SELECTED EXCERPT section start

(2 weeks, 2 days ago)
Grand CommitteeYes, reserves. Taking into account that and the levy reduction, it triggers the need to reflect that it is equally important to have regard to what is a fair striking of the balance between levy payer and member interests. This is the issue that I want to pause on, because it is something that the Government should reflect on—particularly regarding, as others have mentioned, the PPF indexation rules as they apply to compensation for service pre 1997.
As my noble friend Lord Davies set out, the Act sets the annual increase for PPF compensation in payment for pensionable service accrued after April 1997; that is set at the CPI and capped at 2.5%. However, that is the limit of the PPF’s power, which means that, for pension benefits accrued for service pre 1997, compensation payment does not increase at all—it just does not. No matter what the year or the economic circumstances, there are no means of increasing the compensation payments for pension benefits accrued prior to 1997. Over the period of retirement, particularly given recent high inflation, the rules on pre-1997 service compensation have had a significant, even acute, financial impact on those affected.
The PPF provided some information on the costs of improving compensation rules in a published letter in December 2024, in response to requests from the Commons Work and Pensions Select Committee. Unlike my noble friend, I shall, if I may, refer to some figures. Using those figures, if the Government allowed the PPF to apply prospectively CPI capped at 2.5% to pre-service compensation payments, it would increase liabilities by £2 billion, reducing the reserves from £13.2 billion to £11 billion but still keeping a 150% funding level even if that was done. However, for an ad hoc increase to the pre-1997 compensation payment, recognising that period of higher inflation we have been through, the figures would be significantly lower than those I have quoted.

SELECTED EXCERPT section end
MATERIAL SUPPLIED section start

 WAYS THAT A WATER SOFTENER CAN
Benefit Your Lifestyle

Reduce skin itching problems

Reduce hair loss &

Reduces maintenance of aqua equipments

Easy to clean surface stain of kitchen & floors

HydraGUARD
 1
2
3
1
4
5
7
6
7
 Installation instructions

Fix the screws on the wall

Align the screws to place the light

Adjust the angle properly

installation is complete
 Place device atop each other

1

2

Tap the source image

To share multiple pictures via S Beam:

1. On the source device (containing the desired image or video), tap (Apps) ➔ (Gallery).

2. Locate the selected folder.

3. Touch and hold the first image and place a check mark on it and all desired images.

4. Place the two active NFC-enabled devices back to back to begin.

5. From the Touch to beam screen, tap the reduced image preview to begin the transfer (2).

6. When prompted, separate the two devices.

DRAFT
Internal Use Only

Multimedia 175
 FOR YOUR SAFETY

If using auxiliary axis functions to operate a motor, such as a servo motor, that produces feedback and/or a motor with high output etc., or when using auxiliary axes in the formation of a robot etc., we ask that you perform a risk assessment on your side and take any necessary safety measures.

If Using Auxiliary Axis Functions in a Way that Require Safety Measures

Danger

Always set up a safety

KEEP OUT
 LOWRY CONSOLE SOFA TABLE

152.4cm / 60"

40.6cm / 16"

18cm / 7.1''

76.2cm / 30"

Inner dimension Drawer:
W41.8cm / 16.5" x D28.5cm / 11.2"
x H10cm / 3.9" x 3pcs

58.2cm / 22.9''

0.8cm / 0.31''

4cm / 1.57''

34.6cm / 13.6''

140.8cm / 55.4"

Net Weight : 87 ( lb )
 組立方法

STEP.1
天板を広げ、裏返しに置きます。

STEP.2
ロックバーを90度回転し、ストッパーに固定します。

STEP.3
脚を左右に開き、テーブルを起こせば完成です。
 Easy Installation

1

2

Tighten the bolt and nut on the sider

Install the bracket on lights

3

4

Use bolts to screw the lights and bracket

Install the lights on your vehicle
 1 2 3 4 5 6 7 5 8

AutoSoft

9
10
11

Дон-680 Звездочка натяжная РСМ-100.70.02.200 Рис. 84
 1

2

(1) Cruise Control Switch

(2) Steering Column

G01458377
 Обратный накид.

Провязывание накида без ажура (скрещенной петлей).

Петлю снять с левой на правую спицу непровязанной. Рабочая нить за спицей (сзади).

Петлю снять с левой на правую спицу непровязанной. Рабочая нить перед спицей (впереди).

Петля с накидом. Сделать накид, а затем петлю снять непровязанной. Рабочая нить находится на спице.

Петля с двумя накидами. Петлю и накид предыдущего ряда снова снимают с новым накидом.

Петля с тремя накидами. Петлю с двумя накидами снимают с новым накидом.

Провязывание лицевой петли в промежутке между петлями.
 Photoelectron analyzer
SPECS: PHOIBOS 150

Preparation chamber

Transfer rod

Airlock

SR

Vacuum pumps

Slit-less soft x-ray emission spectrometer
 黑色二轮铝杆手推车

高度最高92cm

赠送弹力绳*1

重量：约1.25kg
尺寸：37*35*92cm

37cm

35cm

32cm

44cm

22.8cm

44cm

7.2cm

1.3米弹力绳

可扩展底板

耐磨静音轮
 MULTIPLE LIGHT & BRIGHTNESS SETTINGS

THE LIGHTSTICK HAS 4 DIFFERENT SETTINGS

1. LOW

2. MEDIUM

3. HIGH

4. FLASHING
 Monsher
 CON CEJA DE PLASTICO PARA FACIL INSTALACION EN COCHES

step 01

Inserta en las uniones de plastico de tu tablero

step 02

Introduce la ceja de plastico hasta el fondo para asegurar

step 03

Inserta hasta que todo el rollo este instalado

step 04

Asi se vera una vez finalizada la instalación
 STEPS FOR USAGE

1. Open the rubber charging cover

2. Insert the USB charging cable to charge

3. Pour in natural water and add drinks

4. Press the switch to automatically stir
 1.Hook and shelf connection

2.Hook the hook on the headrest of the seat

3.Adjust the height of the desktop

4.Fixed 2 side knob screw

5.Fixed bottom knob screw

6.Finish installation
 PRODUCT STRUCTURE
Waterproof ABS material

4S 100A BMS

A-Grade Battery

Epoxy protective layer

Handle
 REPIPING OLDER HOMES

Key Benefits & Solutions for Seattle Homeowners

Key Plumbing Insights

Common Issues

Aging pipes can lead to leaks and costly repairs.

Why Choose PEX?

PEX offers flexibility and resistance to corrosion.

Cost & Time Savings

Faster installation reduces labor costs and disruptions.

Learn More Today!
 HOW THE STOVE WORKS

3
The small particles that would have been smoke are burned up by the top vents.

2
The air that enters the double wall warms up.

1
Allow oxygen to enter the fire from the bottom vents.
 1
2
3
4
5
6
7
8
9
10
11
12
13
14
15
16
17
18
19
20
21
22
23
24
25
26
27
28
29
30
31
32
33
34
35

MATERIAL SUPPLIED section end

TASK STATEMENT: In the pensions debate excerpt, how is the annual increase set for PPF compensation for pensionable service accrued after April 1997?

ANSWER TO THIS TASK: It is set at the CPI and capped at 2.5%.